En noviembre de 2024, como parte de los trabajos de la Fabbrica di San Pietro para el Jubileo, esa vidriera fue reemplazada. Las obras de sustitución llevaron casi seis meses. La nueva protección consiste en nueve piezas de vidrio inastillable y antibalas, con un espesor de 24,5 milímetros, termoendurecidas y diseñadas por un equipo de expertos italianos.
Según informó el ingeniero Alberto Capitanucci, responsable del área técnica de la Fabbrica di San Pietro, “el espesor adoptado es de 24,5 milímetros frente a los 19 de la instalación original”. El nuevo cristal tiene una superficie aproximada de 50 metros cuadrados, pesa 3.400 kilogramos y fue diseñado para resistir hasta 26 golpes de martillo o de hacha, soportar el ataque de pistolas de calibre 9 milímetros y aguantar presiones sísmicas y el empuje de multitudes.
El sistema fue completado con una renovación total de la iluminación de la capilla, a cargo de la empresa italiana iGuzzini. También se restauraron los frescos de la bóveda, pintados por Giovanni Lanfranco entre 1629 y 1632, los únicos de toda la basílica vaticana, aprovechando los andamios ya montados para la instalación del vidrio.

La Piedad fue encargada en 1497 por un grupo de cardenales, a través del banquero Jacopo Galli, para decorar la iglesia de Santa Petronilla. El contrato con el artista se firmó el 26 de agosto de 1498 y estipulaba un pago de 450 ducados de oro. La obra debía estar terminada antes de un año. Miguel Ángel la entregó dos días antes del vencimiento del plazo. El cardenal Jean de Bilhères, para quien se había encargado, murió unos días antes de verla terminada.

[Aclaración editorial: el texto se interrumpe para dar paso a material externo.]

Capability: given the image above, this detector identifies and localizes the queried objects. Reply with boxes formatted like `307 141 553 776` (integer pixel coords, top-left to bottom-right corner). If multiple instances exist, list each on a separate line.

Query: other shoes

Es la única escultura que Miguel Ángel firmó. La inscripción está grabada en la cinta que cruza el pecho de la Virgen: MICHAEL A[N]GELVS BONAROTVS FLORENT[INVS] FACIEBAT —“Lo hizo el florentino Miguel Ángel Buonarroti”—. Se cuenta que grabó su firma porque algunos visitantes no creían que fuera suya.
La única vez que la escultura salió del territorio vaticano fue en 1964, cuando viajó a la Exposición Universal de Nueva York, donde la vieron 21 millones de personas. El ataque de 1972 cerró para siempre esa posibilidad: desde entonces, La Piedad no se mueve y nadie puede acercarse a ella sin el cristal de por medio. Cuando fue reinstalada una autoridad vaticana celebró el hecho con la siguiente frase: “Ahora es posible contemplar de nuevo a la Madre que ofrece a la humanidad al Hijo de Dios”.